The judgment on the sustainability of the system always depends ultimately on two elements. On the one hand, it is about deciding whether a deficit of 5,900 million euros a year, in a regime that spends a total of 400,000 million, is unsustainable. On the other hand, it is necessary to examine the calculation methods of the COR: the scenarios presented so far are based on the hardest calculation convention, baptized EPR (permanent regime equilibrium), which postulates a sufficient State effort to balance the diet every year.

Another method of calculation, the EEC convention (constant state effort), postulates that the State will bail out constantly in the future, as its effort does not vary in relation to GDP. In the first case, its contribution gradually decreases; in the second, it does not increase your effort but it does not decrease it either. And in the latter case, the CDR did not foresee any deficit for the pension system last year, neither now nor later. And this, without the reform, which does not change the general problem: if the regime runs the risk of finding itself in a structural deficit, short-term adjustments can continue to be decided by the State.

redistributive effects

What remains, to measure the effect of Emmanuel Macron’s reform, are the consequences in terms of redistribution.

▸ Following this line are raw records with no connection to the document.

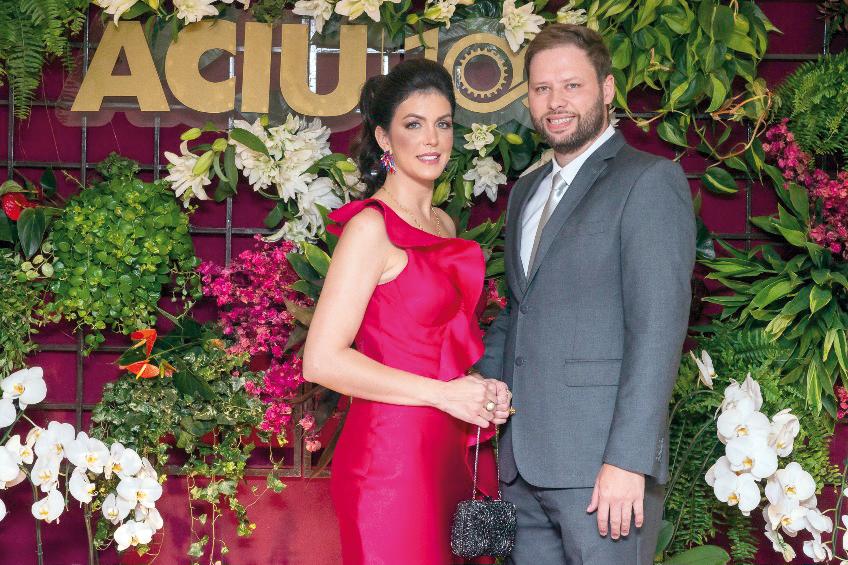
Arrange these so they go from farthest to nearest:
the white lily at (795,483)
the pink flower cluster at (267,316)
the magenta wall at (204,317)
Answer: the magenta wall at (204,317) < the pink flower cluster at (267,316) < the white lily at (795,483)

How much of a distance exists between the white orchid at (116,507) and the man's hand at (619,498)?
1623 millimetres

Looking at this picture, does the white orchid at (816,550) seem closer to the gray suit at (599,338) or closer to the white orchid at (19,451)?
the gray suit at (599,338)

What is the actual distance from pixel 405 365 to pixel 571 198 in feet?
1.97

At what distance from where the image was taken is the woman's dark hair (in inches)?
94.0

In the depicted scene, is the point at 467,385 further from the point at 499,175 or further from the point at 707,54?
the point at 707,54

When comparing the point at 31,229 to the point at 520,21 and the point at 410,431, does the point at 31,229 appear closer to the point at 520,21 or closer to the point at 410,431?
the point at 410,431

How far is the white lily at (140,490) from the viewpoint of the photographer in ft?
9.34

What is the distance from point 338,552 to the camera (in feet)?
10.9

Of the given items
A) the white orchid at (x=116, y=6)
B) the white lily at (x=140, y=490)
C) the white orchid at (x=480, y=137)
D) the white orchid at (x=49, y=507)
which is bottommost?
the white orchid at (x=49, y=507)

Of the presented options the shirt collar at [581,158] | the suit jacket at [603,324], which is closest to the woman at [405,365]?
the suit jacket at [603,324]

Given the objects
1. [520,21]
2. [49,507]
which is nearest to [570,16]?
[520,21]

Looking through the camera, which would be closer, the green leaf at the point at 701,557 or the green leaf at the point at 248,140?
the green leaf at the point at 701,557

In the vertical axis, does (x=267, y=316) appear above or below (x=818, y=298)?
below

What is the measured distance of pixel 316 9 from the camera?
325 centimetres
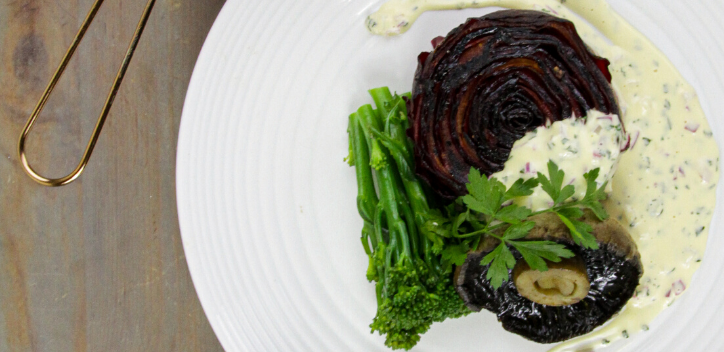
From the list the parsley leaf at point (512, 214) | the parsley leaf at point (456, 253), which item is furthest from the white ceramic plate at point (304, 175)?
the parsley leaf at point (512, 214)

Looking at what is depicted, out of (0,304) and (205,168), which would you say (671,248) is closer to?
(205,168)

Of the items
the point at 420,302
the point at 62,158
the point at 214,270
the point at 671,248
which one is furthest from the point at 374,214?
the point at 62,158

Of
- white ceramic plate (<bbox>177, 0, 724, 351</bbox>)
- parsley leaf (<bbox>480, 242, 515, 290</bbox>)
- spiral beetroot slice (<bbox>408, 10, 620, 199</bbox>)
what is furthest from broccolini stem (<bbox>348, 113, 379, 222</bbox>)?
parsley leaf (<bbox>480, 242, 515, 290</bbox>)

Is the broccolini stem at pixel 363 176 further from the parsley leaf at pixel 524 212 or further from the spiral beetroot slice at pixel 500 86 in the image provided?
the parsley leaf at pixel 524 212

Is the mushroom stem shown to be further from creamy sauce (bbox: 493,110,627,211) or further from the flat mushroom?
creamy sauce (bbox: 493,110,627,211)

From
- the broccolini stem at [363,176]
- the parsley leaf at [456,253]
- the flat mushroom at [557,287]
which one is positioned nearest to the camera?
the flat mushroom at [557,287]
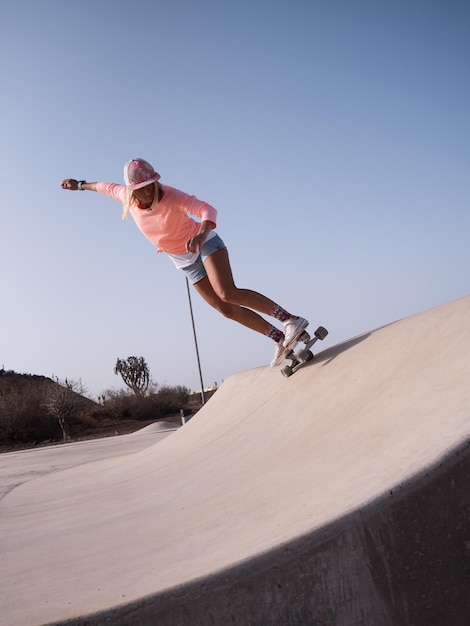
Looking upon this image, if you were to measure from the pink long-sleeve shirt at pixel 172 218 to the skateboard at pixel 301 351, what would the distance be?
965 mm

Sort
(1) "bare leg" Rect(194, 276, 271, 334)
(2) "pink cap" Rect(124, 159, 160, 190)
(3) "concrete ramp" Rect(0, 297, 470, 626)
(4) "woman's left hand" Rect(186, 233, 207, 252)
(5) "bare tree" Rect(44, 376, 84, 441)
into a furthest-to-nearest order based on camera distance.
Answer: (5) "bare tree" Rect(44, 376, 84, 441) → (1) "bare leg" Rect(194, 276, 271, 334) → (2) "pink cap" Rect(124, 159, 160, 190) → (4) "woman's left hand" Rect(186, 233, 207, 252) → (3) "concrete ramp" Rect(0, 297, 470, 626)

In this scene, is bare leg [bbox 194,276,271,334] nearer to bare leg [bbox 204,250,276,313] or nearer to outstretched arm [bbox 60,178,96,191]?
bare leg [bbox 204,250,276,313]

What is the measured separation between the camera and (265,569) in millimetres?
1271

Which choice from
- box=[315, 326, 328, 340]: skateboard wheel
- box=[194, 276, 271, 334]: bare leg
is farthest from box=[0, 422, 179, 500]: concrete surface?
box=[315, 326, 328, 340]: skateboard wheel

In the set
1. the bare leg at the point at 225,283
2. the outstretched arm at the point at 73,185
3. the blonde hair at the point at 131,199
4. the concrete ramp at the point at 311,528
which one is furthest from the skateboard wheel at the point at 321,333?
the outstretched arm at the point at 73,185

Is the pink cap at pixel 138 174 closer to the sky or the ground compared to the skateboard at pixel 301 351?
closer to the sky

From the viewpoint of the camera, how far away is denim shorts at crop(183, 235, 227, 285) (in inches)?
144

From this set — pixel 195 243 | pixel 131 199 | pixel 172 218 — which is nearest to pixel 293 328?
pixel 195 243

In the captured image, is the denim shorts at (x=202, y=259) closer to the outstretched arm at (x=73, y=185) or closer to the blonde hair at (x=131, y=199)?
the blonde hair at (x=131, y=199)

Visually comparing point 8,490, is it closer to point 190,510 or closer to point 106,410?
point 190,510

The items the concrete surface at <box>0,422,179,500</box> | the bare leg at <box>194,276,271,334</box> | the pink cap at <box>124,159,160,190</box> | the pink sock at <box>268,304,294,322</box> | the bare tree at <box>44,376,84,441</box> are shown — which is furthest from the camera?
the bare tree at <box>44,376,84,441</box>

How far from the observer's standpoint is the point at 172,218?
3732 mm

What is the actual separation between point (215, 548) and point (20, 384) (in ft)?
106

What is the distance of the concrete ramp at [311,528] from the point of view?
50.4 inches
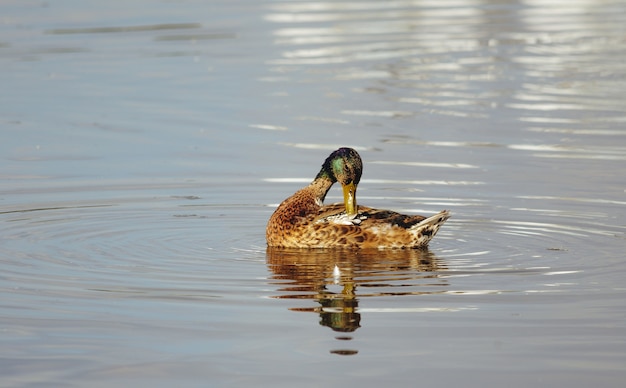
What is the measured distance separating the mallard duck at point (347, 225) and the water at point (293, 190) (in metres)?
0.21

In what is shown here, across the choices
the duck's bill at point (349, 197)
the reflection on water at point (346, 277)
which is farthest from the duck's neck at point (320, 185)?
the reflection on water at point (346, 277)

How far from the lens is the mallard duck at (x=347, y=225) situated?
11.3 meters

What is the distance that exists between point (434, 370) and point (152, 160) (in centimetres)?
797

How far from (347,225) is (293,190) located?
214cm

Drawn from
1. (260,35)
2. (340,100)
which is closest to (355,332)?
(340,100)

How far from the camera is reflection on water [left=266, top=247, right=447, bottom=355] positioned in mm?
8922

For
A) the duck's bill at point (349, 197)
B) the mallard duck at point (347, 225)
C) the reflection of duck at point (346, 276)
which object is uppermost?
the duck's bill at point (349, 197)

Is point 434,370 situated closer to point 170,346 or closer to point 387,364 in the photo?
point 387,364

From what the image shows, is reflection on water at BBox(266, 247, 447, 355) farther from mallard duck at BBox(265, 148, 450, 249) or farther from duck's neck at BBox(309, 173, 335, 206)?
duck's neck at BBox(309, 173, 335, 206)

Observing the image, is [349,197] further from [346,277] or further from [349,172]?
[346,277]

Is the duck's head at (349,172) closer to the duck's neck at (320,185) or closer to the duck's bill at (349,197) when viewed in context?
the duck's bill at (349,197)

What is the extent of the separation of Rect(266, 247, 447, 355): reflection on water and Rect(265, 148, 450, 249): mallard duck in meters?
0.08

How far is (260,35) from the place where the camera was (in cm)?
2536

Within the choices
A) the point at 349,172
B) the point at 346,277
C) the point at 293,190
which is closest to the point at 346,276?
the point at 346,277
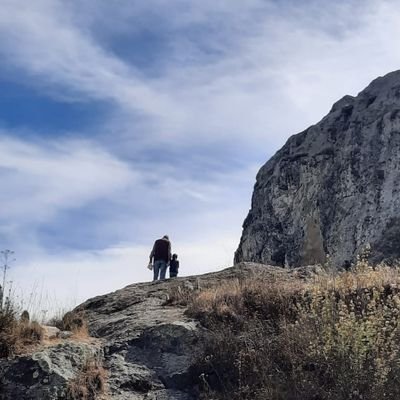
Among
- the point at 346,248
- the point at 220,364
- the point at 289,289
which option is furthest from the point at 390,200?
the point at 220,364

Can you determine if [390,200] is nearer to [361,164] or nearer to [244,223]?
[361,164]

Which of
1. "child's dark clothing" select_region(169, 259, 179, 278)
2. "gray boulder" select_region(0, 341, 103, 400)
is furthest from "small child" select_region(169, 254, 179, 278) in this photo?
"gray boulder" select_region(0, 341, 103, 400)

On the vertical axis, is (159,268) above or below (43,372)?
above

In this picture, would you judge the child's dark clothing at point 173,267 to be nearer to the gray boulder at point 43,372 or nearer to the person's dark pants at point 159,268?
the person's dark pants at point 159,268

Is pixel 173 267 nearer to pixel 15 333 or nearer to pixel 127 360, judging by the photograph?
pixel 127 360

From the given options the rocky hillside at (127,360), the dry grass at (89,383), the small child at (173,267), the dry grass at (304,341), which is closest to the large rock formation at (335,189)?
the small child at (173,267)

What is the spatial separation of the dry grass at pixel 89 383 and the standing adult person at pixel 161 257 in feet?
31.6

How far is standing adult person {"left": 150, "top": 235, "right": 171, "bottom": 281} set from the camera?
57.9ft

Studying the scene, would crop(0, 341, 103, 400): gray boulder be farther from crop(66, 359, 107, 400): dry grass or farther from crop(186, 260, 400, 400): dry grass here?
crop(186, 260, 400, 400): dry grass

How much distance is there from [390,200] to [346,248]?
276 centimetres

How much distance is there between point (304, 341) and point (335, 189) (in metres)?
24.6

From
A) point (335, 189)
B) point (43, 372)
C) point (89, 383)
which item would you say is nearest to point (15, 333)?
point (43, 372)

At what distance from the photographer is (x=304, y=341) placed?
780 centimetres

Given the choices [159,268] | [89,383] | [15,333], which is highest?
[159,268]
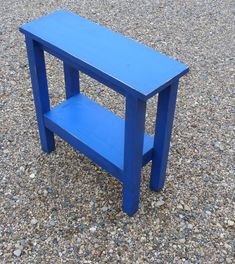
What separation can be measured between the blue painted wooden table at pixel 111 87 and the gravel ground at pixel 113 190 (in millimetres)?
156

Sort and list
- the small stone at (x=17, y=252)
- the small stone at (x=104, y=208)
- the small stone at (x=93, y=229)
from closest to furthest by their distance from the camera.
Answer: the small stone at (x=17, y=252)
the small stone at (x=93, y=229)
the small stone at (x=104, y=208)

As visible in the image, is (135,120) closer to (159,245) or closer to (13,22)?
(159,245)

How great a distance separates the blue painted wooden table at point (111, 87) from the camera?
2035 millimetres

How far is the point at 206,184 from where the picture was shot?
9.16ft

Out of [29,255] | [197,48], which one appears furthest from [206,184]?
[197,48]

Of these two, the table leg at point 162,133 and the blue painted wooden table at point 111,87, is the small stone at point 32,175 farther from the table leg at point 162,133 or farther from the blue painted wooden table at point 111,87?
the table leg at point 162,133

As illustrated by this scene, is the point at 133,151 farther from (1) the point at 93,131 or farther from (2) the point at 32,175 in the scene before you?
(2) the point at 32,175

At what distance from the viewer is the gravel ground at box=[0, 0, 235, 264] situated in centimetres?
242

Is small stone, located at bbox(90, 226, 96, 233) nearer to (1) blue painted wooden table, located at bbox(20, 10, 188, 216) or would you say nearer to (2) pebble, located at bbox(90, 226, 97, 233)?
(2) pebble, located at bbox(90, 226, 97, 233)

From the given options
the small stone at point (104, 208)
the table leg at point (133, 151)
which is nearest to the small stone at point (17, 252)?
the small stone at point (104, 208)

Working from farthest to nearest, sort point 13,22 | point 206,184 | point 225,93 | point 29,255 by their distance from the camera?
point 13,22
point 225,93
point 206,184
point 29,255

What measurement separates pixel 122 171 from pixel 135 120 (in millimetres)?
438

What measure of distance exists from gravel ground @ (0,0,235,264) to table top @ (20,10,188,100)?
94 centimetres

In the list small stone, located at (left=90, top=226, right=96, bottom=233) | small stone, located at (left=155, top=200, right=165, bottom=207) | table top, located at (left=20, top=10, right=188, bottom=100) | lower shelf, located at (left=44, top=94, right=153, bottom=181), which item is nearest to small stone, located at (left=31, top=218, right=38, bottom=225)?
small stone, located at (left=90, top=226, right=96, bottom=233)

Pensions are expected to fall structurally, taking the level of retirees from 101.5% of the total current population (both retirees alive and working in 2022) to between 87% and 75%, depending on the outlook of growth.

The reform reduces the length of retirement, according to the COR, but allows higher pensions on average. For this reason, the DREES has recently reached a measured conclusion in this regard: the increase in the pension “cannot be interpreted as an indicator of well-being, which would mean taking into account the diversity of preferences that vary according to the situation of the insured and, Especially your state of health.

It will be the weakest pensions that will be affected: the COR reports, for pensions in the last quartile (the weakest 25%), an increase from 4 to 12% allowed by the reform. On the other hand, pensions in the first quartile, the highest, fell between 1 and 2%. Work longer to earn more, unless you are already well off.

The contributory minimum (which sets the minimum old age threshold) is raised with the reform by around one hundred euros, from 747 to 848 euros gross per month. It is necessary to touch it to have contributed at least 120 quarters. Therefore, contrary to what the government could have explained this winter, it is not about granting a gross retirement pension of 85% of the net minimum wage, that is to say 1,200 euros: to receive this sum, it will be necessary to declare a race complete professional. the minimum wage, that is, 168 if you leave now, or 173 if you leave after 2027. And not just 120.